Shareholders just approved the buyout of Smithfield Foods by Shuanghui International of China. More than 96% of shareholders voted in favor. Smithfield executives will make millions on the sale, and the company will become private, which means it doesn’t have to report details of its operations to the Security and Exchange Commission. Shuanghui is partially owned by Chinese businessmen and the U.S. investment bank Goldman Sachs.
Food & Water Watch released a statement about this buyout. Executive Director Wenonah Hauter said, “the recent USDA decision to allow processed chicken imports from China, coupled with news of the Smithfield-Shaunghui merger approval by shareholders and a federal review commission, shows that U.S. regulators are paving the way for meat imported from China – a country with a terrible food safety record.
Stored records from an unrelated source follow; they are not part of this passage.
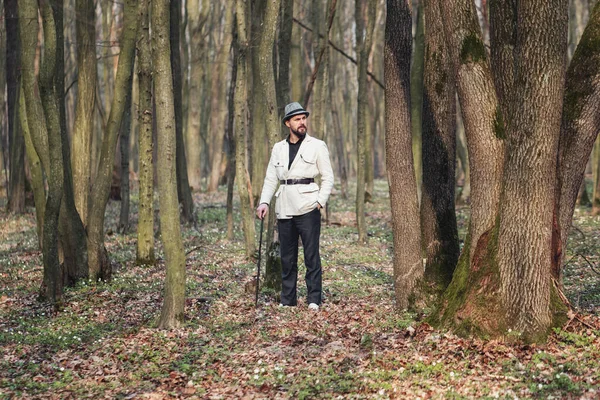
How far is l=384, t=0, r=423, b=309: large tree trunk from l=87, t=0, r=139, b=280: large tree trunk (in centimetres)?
491

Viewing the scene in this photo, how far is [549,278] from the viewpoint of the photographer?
722 centimetres

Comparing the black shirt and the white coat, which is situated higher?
the black shirt

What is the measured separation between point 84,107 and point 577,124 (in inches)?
361

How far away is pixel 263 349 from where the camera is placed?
26.0 ft

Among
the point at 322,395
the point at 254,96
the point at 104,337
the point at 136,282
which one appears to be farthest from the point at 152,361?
the point at 254,96

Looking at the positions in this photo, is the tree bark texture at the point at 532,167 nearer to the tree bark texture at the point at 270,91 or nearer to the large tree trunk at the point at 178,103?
the tree bark texture at the point at 270,91

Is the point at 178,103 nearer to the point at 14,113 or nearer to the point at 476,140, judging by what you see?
the point at 14,113

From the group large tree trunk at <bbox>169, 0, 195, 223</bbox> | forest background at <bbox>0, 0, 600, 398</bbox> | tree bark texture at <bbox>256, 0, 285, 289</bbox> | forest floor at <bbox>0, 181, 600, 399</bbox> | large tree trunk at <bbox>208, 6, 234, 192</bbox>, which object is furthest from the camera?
large tree trunk at <bbox>208, 6, 234, 192</bbox>

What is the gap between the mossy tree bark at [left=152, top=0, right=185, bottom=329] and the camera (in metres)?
8.64

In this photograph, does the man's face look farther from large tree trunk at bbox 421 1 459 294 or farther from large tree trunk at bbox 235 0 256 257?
large tree trunk at bbox 235 0 256 257

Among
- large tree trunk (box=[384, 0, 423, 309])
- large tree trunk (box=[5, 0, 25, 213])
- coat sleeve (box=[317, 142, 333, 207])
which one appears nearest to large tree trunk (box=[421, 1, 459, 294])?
large tree trunk (box=[384, 0, 423, 309])

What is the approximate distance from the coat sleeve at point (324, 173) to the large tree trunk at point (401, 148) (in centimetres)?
84

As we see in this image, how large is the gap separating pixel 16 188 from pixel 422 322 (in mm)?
17120

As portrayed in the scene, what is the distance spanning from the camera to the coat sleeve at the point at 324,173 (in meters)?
9.52
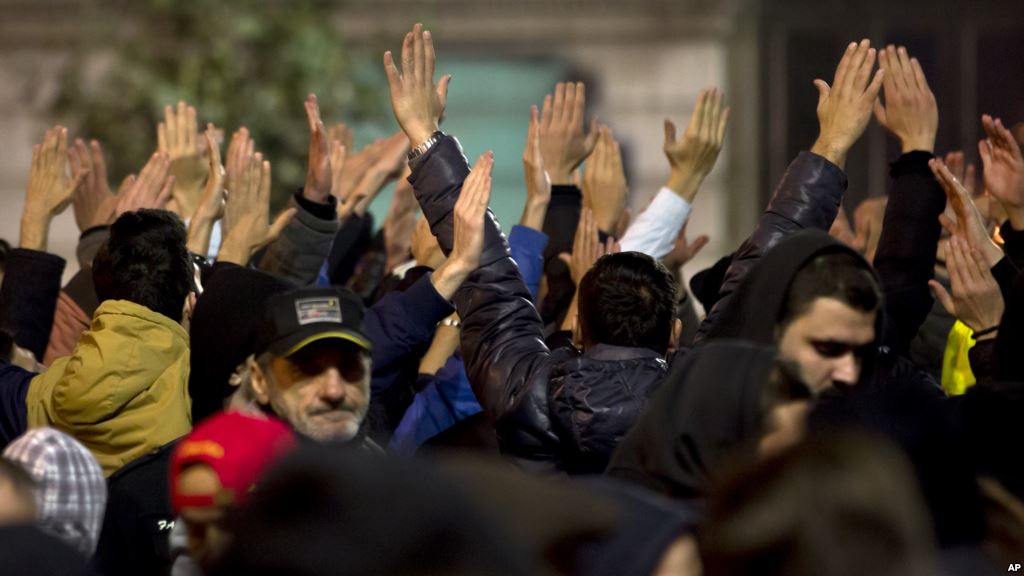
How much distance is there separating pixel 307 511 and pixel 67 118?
39.2 feet

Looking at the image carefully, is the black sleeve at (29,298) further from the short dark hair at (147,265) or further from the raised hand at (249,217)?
the short dark hair at (147,265)

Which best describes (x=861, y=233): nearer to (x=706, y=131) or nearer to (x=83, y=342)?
(x=706, y=131)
Smithfield wants the public to believe this merger is just about exporting pork to China. And the USDA is trying to soothe consumers by promising that imported poultry products will be made from U.S.-origin birds. But it is only a matter of time until these initial conditions ease and we are importing meat and poultry from China.”
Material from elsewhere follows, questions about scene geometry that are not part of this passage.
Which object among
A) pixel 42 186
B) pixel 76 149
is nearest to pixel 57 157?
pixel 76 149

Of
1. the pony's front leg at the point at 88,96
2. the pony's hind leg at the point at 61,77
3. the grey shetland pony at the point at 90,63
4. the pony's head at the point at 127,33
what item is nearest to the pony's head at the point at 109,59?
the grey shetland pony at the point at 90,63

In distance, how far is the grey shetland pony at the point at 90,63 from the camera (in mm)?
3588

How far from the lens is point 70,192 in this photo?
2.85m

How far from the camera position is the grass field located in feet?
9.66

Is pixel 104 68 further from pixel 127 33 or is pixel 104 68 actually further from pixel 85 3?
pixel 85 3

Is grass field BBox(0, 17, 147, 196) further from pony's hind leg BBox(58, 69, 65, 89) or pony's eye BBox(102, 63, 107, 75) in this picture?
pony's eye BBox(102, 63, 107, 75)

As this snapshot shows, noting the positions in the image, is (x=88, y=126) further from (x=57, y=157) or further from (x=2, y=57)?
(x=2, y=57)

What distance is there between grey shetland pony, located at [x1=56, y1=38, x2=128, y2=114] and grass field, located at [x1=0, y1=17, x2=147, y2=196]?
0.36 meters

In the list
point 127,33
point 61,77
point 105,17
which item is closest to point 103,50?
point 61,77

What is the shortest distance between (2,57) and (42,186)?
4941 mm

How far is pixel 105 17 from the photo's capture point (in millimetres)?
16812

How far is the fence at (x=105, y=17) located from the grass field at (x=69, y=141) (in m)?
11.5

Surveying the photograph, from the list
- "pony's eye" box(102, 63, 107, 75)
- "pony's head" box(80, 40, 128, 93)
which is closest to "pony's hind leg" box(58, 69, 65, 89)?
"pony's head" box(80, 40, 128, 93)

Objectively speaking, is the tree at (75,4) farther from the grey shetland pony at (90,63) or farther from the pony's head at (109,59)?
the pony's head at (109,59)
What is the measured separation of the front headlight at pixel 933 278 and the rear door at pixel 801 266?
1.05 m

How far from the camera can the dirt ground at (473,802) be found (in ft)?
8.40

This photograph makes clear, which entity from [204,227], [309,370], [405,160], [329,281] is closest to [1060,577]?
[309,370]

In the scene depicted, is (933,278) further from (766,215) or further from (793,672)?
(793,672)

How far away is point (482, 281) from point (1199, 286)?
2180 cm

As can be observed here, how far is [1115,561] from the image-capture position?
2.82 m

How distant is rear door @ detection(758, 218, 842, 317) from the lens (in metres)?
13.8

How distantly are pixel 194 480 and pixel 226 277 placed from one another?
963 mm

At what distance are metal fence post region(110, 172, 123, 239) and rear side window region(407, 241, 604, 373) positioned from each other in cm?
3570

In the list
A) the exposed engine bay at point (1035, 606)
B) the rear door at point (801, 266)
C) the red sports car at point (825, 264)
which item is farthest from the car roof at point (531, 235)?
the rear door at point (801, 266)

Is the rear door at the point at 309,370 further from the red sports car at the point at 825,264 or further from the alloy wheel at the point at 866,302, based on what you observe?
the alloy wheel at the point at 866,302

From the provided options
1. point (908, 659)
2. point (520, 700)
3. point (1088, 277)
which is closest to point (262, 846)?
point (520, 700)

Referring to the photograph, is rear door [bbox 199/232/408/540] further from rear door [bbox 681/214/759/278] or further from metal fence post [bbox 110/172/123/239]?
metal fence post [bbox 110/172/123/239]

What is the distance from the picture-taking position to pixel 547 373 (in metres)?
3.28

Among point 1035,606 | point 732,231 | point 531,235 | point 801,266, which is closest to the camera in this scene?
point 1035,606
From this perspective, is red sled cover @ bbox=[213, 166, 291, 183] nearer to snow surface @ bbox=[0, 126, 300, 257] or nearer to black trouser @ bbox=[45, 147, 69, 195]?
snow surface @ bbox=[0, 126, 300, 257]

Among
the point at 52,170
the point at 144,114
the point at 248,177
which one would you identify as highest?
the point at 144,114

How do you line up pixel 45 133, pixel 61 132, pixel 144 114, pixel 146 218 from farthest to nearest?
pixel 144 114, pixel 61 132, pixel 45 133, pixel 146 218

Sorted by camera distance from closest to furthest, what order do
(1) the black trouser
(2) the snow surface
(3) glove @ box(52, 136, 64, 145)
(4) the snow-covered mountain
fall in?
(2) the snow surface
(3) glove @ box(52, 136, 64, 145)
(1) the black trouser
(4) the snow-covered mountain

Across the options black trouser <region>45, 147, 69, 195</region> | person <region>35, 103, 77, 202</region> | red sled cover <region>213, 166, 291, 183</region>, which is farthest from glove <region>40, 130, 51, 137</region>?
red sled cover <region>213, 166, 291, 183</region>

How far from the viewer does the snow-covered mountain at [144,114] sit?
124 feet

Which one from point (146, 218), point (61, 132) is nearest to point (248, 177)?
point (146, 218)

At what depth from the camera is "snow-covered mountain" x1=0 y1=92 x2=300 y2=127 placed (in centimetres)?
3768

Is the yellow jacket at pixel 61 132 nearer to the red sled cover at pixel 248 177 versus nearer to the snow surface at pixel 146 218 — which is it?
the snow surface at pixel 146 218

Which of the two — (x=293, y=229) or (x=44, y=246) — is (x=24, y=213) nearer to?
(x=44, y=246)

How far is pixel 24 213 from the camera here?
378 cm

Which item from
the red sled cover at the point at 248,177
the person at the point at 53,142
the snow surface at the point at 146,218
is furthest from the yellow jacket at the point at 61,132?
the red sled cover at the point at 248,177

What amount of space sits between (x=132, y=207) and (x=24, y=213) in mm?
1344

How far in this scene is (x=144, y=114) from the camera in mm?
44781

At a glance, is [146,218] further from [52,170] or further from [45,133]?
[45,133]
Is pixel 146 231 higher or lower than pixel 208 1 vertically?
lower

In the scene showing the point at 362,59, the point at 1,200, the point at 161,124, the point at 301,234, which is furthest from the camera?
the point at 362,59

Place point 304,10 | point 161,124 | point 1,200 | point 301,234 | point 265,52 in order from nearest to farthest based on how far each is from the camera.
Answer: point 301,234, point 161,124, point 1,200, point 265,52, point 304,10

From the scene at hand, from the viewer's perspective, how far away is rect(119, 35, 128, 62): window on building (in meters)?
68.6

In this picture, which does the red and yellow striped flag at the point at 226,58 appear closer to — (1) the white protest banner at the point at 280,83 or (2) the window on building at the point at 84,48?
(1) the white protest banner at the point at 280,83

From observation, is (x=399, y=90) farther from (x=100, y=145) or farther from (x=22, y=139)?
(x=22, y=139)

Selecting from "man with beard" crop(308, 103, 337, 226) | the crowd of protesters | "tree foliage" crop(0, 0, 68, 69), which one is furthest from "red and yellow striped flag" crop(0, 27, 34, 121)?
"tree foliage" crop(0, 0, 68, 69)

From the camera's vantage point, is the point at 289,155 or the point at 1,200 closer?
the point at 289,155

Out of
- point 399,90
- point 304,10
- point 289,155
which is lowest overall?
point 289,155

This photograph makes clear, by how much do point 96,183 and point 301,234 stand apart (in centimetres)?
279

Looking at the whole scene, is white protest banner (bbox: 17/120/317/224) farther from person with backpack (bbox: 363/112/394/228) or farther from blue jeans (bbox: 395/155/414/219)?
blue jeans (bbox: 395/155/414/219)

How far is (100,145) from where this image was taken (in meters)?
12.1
Food & Water Water reported in 2008 that Smithfield dominated the pork production and processing business in the United States and the world well before this buyout. In that report, they recommended that Congress ensure competition in the marketplace, enforce anti-trust laws, and that Smithfield’s factory farms be regulated. Smithfield brand names and products include Armour, Farmland, Butterball, Lykes, Cook’s Ham, Curly’s Foods, and Gwaitney.